Ludwig Bamberger
Geboren 1823 in Mainz (Hessen-Darmstadt - Deutscher Bund)
Gestorben 1899 in Berlin (Preußen - Deutsches Reich)
Konfession: mosaisch
4. bis 18. Juni 1849 Mitglied der Deutschen Nationalversammlung
Aus einer jüdischen mainzer Bankiersfamilie stammend studierte er Jura in Heidelberg und Göttingen. Von der Revolution begeistert wurde er Zeitungsredakteur und Aktivist bei Massenversammlungen in Mainz und Frankfurt am Main. Als Nachfolger Fröbels wurde L.B. Vorsitzender des Demokratenkongresses. Als er sich gegen die weit verbreiteten kommunistischen Ideen nicht wirksam durchsetzen konnte, trat er zurück. 1849 als Abgeordneter in die Deutsche Nationalversammlung nachgewählt kommandierte er in der Reichsverfassungskampagne eine 1500 Mann umfassende Abteilung der mainzer Radikalen, wurde in Abwesenheit zum Tode verurteilt und mußte nach Paris emigrieren. Dort konnte er sich als Bankier ausbilden lassen und leitete bis zu seiner Amnestie 1866 die Pariser Außenstelle einer Londoner Bank.
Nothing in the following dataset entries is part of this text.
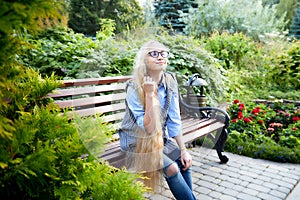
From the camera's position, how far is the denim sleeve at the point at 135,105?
194cm

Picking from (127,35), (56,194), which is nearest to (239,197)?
(127,35)

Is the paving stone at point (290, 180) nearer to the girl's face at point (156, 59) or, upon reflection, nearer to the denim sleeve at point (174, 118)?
the denim sleeve at point (174, 118)

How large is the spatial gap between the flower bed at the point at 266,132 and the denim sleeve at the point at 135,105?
2728mm

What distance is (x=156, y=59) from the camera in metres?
1.84

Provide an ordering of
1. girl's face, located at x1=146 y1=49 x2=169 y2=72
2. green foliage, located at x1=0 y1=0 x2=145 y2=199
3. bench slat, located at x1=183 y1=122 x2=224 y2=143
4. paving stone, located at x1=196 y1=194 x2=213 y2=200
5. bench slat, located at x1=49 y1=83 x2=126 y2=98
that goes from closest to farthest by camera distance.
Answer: green foliage, located at x1=0 y1=0 x2=145 y2=199
girl's face, located at x1=146 y1=49 x2=169 y2=72
bench slat, located at x1=49 y1=83 x2=126 y2=98
bench slat, located at x1=183 y1=122 x2=224 y2=143
paving stone, located at x1=196 y1=194 x2=213 y2=200

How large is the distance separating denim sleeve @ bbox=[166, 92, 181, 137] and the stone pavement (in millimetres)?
962

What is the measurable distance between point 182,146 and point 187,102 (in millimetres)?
433

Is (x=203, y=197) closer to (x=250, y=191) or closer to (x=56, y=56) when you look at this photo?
(x=250, y=191)

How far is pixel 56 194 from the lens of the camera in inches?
51.7

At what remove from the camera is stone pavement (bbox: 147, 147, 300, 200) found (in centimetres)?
307

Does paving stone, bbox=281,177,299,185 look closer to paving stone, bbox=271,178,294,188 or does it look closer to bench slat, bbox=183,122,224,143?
paving stone, bbox=271,178,294,188

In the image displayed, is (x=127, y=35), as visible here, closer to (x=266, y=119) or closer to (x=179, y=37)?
(x=179, y=37)

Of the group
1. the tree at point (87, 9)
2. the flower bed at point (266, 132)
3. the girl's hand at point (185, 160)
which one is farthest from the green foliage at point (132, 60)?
the tree at point (87, 9)

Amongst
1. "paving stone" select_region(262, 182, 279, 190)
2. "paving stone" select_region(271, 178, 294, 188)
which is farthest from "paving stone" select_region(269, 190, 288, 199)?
"paving stone" select_region(271, 178, 294, 188)
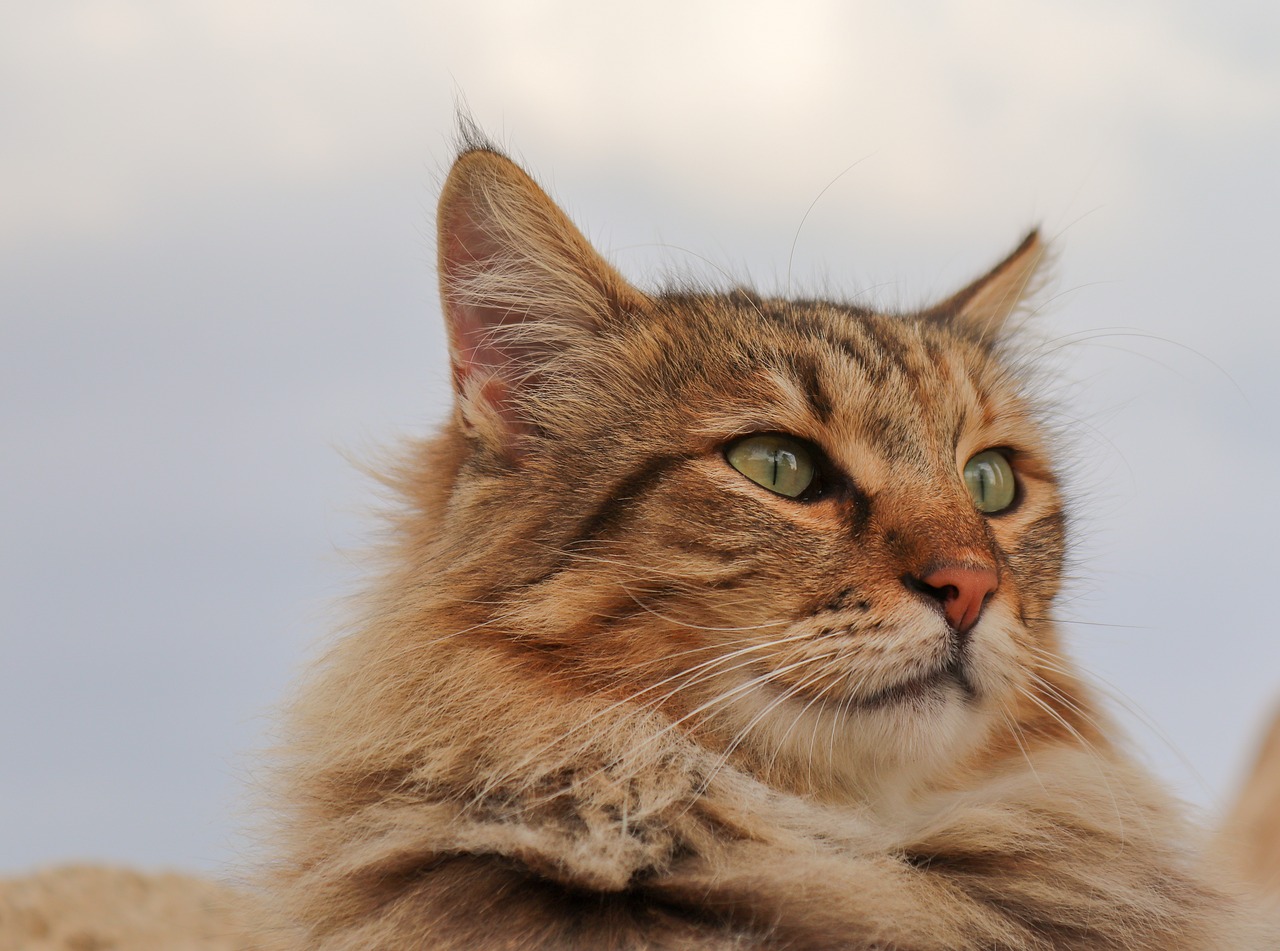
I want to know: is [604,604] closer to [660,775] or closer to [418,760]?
[660,775]

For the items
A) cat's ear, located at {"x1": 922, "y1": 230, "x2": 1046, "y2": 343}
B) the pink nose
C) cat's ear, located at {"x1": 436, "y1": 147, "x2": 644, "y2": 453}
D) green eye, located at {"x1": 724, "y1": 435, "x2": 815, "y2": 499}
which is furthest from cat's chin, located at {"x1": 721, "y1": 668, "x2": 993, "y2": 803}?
cat's ear, located at {"x1": 922, "y1": 230, "x2": 1046, "y2": 343}

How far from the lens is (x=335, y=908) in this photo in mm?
2568

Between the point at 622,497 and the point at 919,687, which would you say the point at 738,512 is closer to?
the point at 622,497

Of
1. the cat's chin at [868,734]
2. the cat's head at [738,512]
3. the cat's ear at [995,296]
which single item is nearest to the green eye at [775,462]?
the cat's head at [738,512]

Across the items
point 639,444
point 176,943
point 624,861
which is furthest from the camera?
point 176,943

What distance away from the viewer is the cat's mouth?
7.84ft

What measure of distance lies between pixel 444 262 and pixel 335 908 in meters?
1.48

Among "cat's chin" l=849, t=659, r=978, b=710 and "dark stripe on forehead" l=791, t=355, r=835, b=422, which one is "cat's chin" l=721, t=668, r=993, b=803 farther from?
"dark stripe on forehead" l=791, t=355, r=835, b=422

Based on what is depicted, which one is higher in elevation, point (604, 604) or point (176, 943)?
point (604, 604)

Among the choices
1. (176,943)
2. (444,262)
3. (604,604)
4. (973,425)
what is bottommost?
(176,943)

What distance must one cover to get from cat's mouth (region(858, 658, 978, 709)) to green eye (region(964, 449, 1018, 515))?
65cm

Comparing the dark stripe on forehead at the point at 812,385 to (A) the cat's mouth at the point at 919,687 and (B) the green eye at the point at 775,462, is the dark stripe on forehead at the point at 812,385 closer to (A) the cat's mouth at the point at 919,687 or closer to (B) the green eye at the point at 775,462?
(B) the green eye at the point at 775,462

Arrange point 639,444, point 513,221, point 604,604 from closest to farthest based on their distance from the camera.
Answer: point 604,604, point 639,444, point 513,221

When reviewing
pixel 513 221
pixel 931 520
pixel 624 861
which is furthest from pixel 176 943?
pixel 931 520
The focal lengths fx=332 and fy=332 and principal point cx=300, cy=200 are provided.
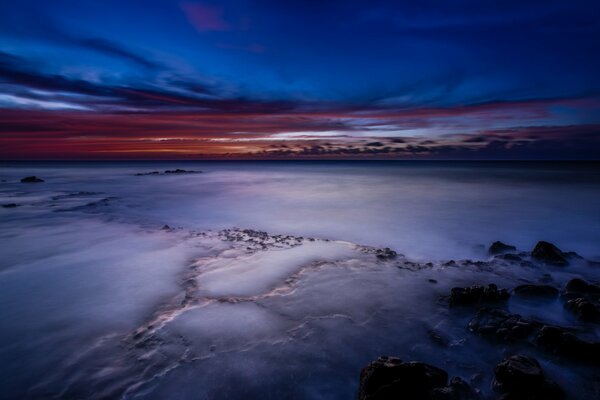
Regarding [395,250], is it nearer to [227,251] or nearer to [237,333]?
[227,251]

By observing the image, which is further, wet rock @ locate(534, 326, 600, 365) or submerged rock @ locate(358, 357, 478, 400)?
wet rock @ locate(534, 326, 600, 365)

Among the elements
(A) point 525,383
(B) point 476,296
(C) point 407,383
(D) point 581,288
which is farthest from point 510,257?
(C) point 407,383

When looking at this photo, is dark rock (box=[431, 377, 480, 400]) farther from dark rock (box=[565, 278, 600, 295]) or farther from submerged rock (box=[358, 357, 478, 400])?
dark rock (box=[565, 278, 600, 295])

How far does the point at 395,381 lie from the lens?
339 cm

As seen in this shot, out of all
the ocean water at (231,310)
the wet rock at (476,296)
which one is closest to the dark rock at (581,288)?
the ocean water at (231,310)

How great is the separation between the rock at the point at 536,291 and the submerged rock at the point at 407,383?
325cm

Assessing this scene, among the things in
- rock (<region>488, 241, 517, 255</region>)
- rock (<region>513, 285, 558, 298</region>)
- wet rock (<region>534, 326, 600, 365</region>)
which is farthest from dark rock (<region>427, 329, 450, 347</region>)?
rock (<region>488, 241, 517, 255</region>)

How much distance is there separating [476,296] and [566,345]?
5.13 ft

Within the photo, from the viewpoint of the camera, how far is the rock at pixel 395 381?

Die liberale Wende Bismarcks 1866 traf mit den Intentionen Bambergers zusammen. „Durch Einheit zur Freiheit“ wurde zur Parole um den deutschen Nationalstaat unter preußischer Führung zu formen und das ‚nach demokratischen Maßstäben reaktionäre, katholisch-klerikale und rückständige Österreich‘ aus dem Deutschen Bund herauszudrängen.
Das allgemeine Wahlrecht und die kapitalistische Modernisierung der Verhältnisse würden nach L.B.s Überzeugung über kurz oder lang auch zur Parlamentarisierung des Reiches und zur Demokratisierung der Gesellschaft führen.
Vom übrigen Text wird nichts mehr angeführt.